## COMPITI DA SVOLGERE
1: Puoi riportare il tratto del brano sul professore che va da "Il punto è che l’esimio" fino a "confronti degli altri."?
2: Come prosegue il brano sul professore dopo la sua ultima frase? Scrivine il seguito.

## TESTO DEL DOCUMENTO
++++++++

Il punto è che l’esimio professore più che stanco è disamorato di tutto. Qualcosa si è spento. Succede, ad una certa età, quando un po’ tutti i traguardi sono stati raggiunti e sembra di essere lì, ad amministrare il proprio successo solo per dovere nei confronti degli altri.

In ogni caso la brutta bestia è in sonno. Comincia il suo sporco lavoro quando un giovane con dolente ma determinata e sfrontata aria di sfida sotto il tergicristallo della macchina lascia al professore un bigliettino con scritto: Ti ucciderò. Non è tanto la paura di morire, o è anche quello… forse, chissà. Il punto è che quel giovane potrebbe essere il fratello, il fidanzato o comunque qualcuno legato ad un’infermiera che una notte in clinica il professore aveva preso nel sonno o nel dormiveglia o chissà: «Quando si era chinato a toccarle una spalla, non si era svegliata. Aveva avuto semplicemente un fremito lungo tutto il corpo, come se quel contatto fosse entrato nel suo sogno».

Per il professore quei momenti erano stati incanto, commozione, tenerezza: «Chi gli avrebbe creduto, adesso, se avesse parlato di tenerezza? Eppure era stato un gesto tenero quello con cui aveva scostato il camice per liberare i seni: erano caldi e pesanti nelle sue mani e lei era trasalita di nuovo mentre, questa volta, un sorriso soffuso le affiorava sul volto».

++++++++

## Dati memorizzati
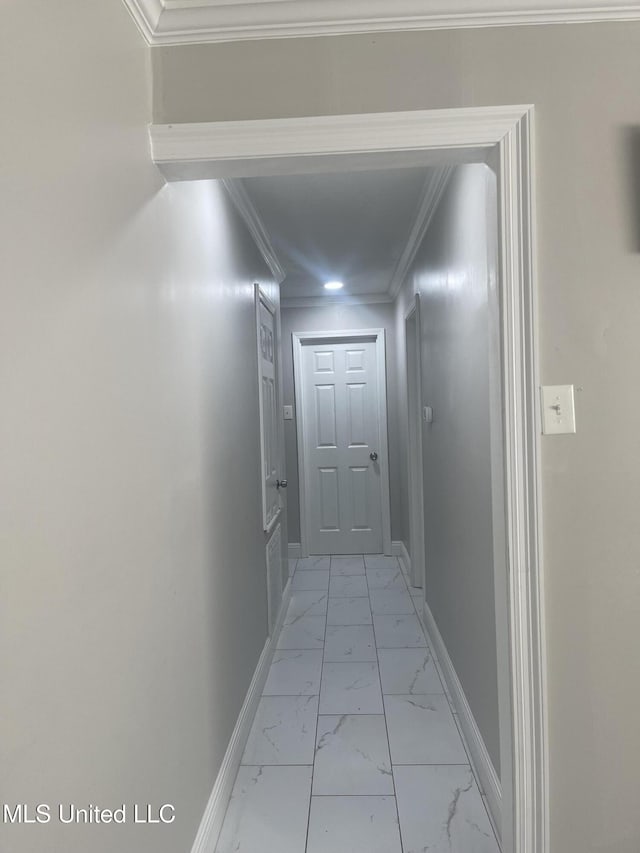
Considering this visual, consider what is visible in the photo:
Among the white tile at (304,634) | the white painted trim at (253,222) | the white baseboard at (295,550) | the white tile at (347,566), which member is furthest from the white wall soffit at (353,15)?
the white baseboard at (295,550)

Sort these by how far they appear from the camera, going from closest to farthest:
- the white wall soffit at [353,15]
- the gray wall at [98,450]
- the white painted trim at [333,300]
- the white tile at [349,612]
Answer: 1. the gray wall at [98,450]
2. the white wall soffit at [353,15]
3. the white tile at [349,612]
4. the white painted trim at [333,300]

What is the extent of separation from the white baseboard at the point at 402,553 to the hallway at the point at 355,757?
3.18 ft

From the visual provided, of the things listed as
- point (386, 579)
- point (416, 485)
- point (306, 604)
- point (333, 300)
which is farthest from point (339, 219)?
point (386, 579)

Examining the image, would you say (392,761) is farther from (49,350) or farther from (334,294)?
(334,294)

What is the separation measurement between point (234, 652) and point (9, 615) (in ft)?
4.69

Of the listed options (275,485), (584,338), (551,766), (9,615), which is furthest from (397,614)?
(9,615)

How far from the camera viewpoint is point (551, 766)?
1212mm

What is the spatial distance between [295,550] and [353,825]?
9.73 feet

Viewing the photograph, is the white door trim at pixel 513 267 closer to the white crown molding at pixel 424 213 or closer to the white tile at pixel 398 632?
the white crown molding at pixel 424 213

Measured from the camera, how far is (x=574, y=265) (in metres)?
1.19

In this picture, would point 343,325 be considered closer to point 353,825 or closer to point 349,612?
point 349,612

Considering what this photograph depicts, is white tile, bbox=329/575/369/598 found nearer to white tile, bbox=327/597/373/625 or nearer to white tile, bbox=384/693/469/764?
white tile, bbox=327/597/373/625

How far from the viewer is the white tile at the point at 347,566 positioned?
13.7 feet

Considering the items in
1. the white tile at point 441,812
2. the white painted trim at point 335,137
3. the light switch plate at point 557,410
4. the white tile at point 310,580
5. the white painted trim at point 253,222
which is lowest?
the white tile at point 441,812
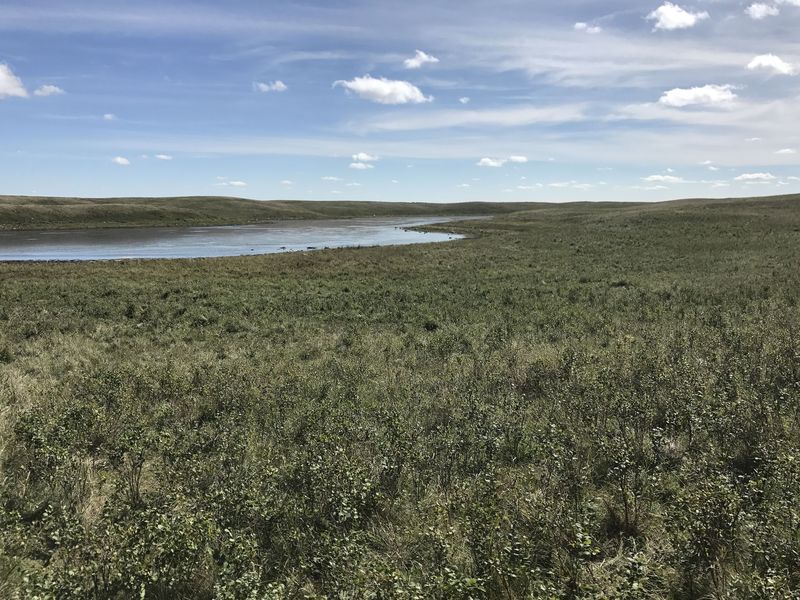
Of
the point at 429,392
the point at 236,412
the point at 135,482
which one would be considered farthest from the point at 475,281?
the point at 135,482

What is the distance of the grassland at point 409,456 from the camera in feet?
14.5

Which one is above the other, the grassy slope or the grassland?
the grassy slope

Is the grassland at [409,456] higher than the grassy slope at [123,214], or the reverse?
the grassy slope at [123,214]

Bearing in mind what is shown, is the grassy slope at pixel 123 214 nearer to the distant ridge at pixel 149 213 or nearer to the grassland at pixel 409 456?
the distant ridge at pixel 149 213

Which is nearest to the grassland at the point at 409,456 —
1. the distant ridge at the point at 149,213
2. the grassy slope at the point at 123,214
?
the distant ridge at the point at 149,213

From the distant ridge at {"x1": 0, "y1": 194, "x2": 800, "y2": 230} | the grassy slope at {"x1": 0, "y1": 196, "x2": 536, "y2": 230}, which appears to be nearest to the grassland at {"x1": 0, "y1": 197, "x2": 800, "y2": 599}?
the distant ridge at {"x1": 0, "y1": 194, "x2": 800, "y2": 230}

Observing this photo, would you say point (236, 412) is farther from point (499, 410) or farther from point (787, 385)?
point (787, 385)

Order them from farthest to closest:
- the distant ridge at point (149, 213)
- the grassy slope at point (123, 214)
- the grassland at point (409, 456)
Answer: the grassy slope at point (123, 214)
the distant ridge at point (149, 213)
the grassland at point (409, 456)

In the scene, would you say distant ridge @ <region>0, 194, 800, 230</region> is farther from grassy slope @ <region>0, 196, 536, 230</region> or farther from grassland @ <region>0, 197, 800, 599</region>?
grassland @ <region>0, 197, 800, 599</region>

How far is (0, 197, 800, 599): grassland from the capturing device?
441cm

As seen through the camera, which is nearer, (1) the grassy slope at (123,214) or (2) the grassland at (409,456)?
(2) the grassland at (409,456)

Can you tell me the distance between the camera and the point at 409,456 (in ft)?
21.7

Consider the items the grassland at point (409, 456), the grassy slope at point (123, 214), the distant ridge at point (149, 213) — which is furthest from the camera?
the grassy slope at point (123, 214)

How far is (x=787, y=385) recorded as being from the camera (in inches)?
321
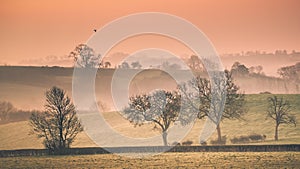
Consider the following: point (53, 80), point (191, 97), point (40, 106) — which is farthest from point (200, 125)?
point (53, 80)

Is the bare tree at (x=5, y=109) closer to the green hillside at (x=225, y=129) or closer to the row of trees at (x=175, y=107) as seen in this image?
the green hillside at (x=225, y=129)

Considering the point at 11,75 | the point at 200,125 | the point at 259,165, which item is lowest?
the point at 259,165

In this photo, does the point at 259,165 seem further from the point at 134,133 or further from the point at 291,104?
the point at 291,104

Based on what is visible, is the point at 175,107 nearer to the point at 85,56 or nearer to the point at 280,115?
the point at 280,115

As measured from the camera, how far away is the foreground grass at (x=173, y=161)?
58.7 m

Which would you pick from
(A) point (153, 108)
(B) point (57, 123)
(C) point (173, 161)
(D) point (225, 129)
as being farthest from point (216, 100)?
(C) point (173, 161)

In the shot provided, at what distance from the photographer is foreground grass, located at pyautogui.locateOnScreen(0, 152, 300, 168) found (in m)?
58.7

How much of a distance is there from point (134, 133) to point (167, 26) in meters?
48.0

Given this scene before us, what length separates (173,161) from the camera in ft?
208

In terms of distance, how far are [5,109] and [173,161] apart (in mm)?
117068

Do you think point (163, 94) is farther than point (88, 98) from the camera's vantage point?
No

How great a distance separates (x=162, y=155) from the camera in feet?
241

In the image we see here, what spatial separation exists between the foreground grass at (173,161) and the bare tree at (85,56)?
80858mm

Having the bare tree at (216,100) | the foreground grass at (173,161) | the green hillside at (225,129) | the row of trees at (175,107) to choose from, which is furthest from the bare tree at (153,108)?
the foreground grass at (173,161)
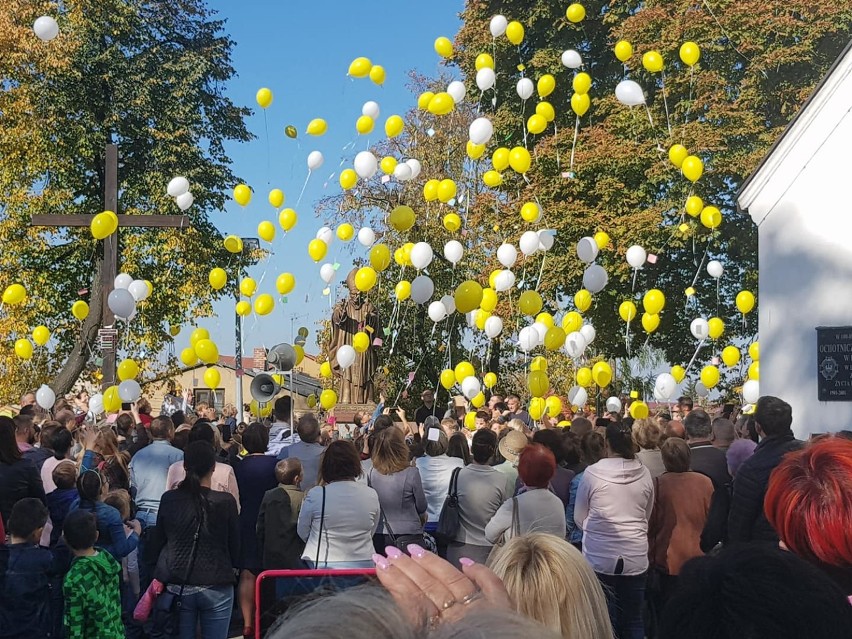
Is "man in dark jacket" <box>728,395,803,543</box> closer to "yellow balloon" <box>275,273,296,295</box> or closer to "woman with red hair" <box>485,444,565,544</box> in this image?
"woman with red hair" <box>485,444,565,544</box>

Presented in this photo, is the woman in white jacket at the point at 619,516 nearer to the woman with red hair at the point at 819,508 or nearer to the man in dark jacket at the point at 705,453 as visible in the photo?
the man in dark jacket at the point at 705,453

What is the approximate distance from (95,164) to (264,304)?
14471 mm

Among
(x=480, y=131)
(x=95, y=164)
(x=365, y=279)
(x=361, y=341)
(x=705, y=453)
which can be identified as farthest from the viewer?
(x=95, y=164)

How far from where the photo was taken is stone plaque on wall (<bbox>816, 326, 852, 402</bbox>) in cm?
1071

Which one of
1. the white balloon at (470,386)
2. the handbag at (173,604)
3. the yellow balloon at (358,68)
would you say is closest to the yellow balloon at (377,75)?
the yellow balloon at (358,68)

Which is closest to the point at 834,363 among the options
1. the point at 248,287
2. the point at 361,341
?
the point at 361,341

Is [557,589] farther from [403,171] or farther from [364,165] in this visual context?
[403,171]

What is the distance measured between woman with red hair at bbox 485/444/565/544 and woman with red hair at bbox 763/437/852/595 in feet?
10.2

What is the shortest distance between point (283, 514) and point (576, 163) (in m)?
16.4

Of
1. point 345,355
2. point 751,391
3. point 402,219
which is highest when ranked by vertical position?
point 402,219

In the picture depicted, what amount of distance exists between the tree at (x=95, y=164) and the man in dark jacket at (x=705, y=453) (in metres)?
18.0

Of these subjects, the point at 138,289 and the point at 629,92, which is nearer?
the point at 629,92

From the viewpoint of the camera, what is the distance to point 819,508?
2.75m

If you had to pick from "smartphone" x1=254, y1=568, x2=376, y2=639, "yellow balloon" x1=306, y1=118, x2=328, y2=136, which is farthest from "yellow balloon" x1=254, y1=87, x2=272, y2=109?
"smartphone" x1=254, y1=568, x2=376, y2=639
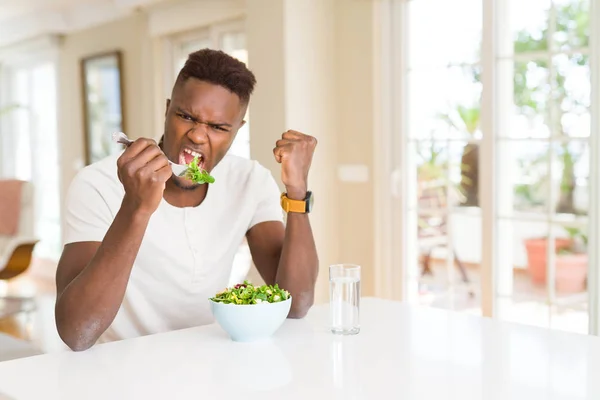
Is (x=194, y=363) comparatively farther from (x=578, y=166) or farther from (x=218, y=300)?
(x=578, y=166)

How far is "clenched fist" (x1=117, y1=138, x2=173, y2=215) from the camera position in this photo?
147 cm

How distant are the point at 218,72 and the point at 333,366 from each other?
0.84m

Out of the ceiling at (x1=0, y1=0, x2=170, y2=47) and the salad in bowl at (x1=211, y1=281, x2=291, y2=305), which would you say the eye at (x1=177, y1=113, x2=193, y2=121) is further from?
the ceiling at (x1=0, y1=0, x2=170, y2=47)

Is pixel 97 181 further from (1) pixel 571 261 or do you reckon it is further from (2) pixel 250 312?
(1) pixel 571 261

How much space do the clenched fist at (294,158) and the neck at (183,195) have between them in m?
0.24

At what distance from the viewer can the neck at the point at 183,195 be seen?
1916 millimetres

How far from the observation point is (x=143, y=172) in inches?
57.9

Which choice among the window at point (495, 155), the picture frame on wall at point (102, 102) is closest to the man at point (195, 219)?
the window at point (495, 155)

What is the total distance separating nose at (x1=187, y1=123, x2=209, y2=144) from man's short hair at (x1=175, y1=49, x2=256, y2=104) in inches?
4.6

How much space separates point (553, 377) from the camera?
1295 mm

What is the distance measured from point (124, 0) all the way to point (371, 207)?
109 inches

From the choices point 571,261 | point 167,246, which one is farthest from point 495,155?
point 167,246

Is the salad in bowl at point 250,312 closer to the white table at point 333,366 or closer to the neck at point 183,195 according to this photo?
the white table at point 333,366

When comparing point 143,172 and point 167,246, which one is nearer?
point 143,172
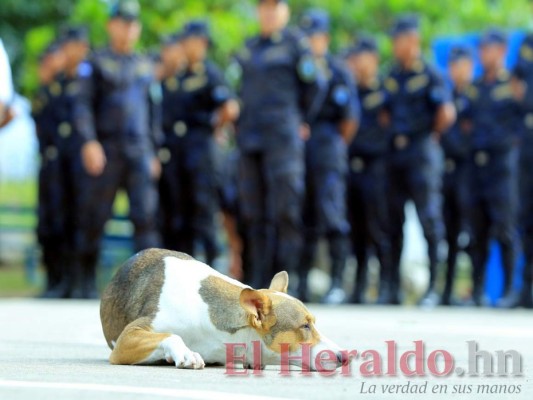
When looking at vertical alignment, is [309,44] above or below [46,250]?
above

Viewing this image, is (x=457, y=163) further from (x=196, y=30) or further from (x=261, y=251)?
(x=196, y=30)

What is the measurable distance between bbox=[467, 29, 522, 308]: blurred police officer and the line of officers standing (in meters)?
0.02

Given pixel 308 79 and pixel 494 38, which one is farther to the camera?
pixel 494 38

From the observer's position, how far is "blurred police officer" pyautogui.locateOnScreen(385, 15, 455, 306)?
584 inches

++++++++

## RISPOSTE AI COMPITI
1:
Il punto è che l’esimio professore più che stanco è disamorato di tutto. Qualcosa si è spento. Succede, ad una certa età, quando un po’ tutti i traguardi sono stati raggiunti e sembra di essere lì, ad amministrare il proprio successo solo per dovere nei confronti degli altri.

2:
La scrittura di Simenon è di chirurgica, ben calibrata impetuosità, una concatenazione inscindibile di parole adamantine. Se cominci a citarlo, come quando lo leggi, è difficile smettere. I due capoversi successivi sono gioielli. Non possiamo fermarci, continuiamo.

Sempre pagina 43. Primo: «Mesi dopo, Chabot non avrebbe saputo dire se, quella notte, lei fosse stata cosciente di ciò che accadeva. La sua pelle da bionda era morbida e, nella leggera umidità del letto, dove lei sembrava così innocente, lo aveva fatto pensare a uno di quegli orsacchiotti di peluche che i bambini tengono abbracciati dormendo».

Secondo: «Non cercava scuse, si rifiutava di spiegare il suo gesto. Nel profondo, di fronte alla sua coscienza, era sicuro di una sola cosa: di non essere mai stato altrettanto puro in vita sua».

Poi succede che lei venga frettolosamente licenziata e che lui non si opponga. Poi succede che lei lo cerchi in una notte di pioggia e che lui la ignori allontanandosi inerte in macchina con la segretaria-amante-autista. Poi succede che lei venga ritrovata nella Senna. Incinta. Quell’ora d’amore, replicata e condivisa nelle pochissime altre fugaci occasioni di una settimana, era stato per il professore il dono più bello della sua vita, forse l’unico.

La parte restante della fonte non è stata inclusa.